YTHDC1 drives senescence evasion in ovarian cancer through m6A-mediated TERT Stabilization

N6-methyladenosine (m6A) represents the most abundant internal RNA modification, and a key regulator of gene expression, yet its role in determining cell fate decisions such as senescence remains largely unexplored. Here, we identify the nuclear m6A reader YTHDC1 as a critical regulator of telomere homeostasis and senescence evasion in ovarian cancer.
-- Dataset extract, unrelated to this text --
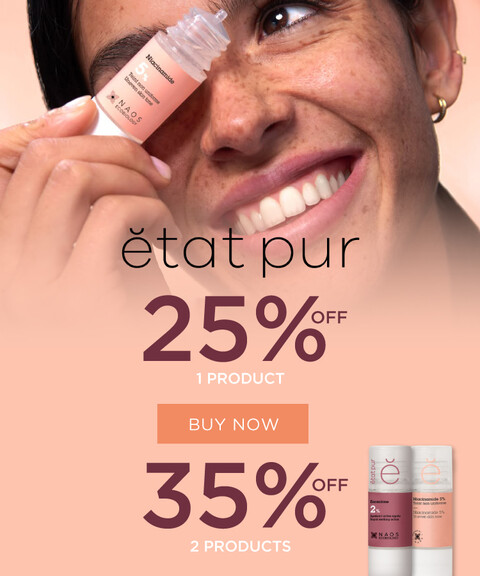 Etat Pur | Up to 35% Off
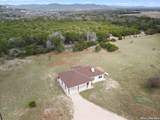 175 Pine Tree - Photo 2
YTHDC1 expression was markedly elevated in advanced-stage tumors and correlated with poor patient survival. Functional investigation demonstrated that YTHDC1 ablation induced profound pro-liferative arrest and established a canonical senescence landscape. Mechanistic dissection revealed that YTHDC1 directly recognizes m6A-modified TERT transcripts, thereby stabilizing telomerase mRNA and maintaining telomere homeostasis. YTHDC1 knockdown triggered telomerase dysfunction and accelerated telomere shortening. Genetic restoration of TERT effectively reversed both the proliferative defects and senescence phenotypes induced by YTHDC1 deficiency. Significantly, YTHDC1-depleted senescent cells displayed enhanced sensitivity to the senolytic agent, ABT-263. Collectively, these findings uncover a previously unrecognized epitranscriptomic–telomerase axis that dictates senescence escape, establishing YTHDC1 as a central node linking RNA modification to telomere maintenance, cellular senescence, and tumor progression.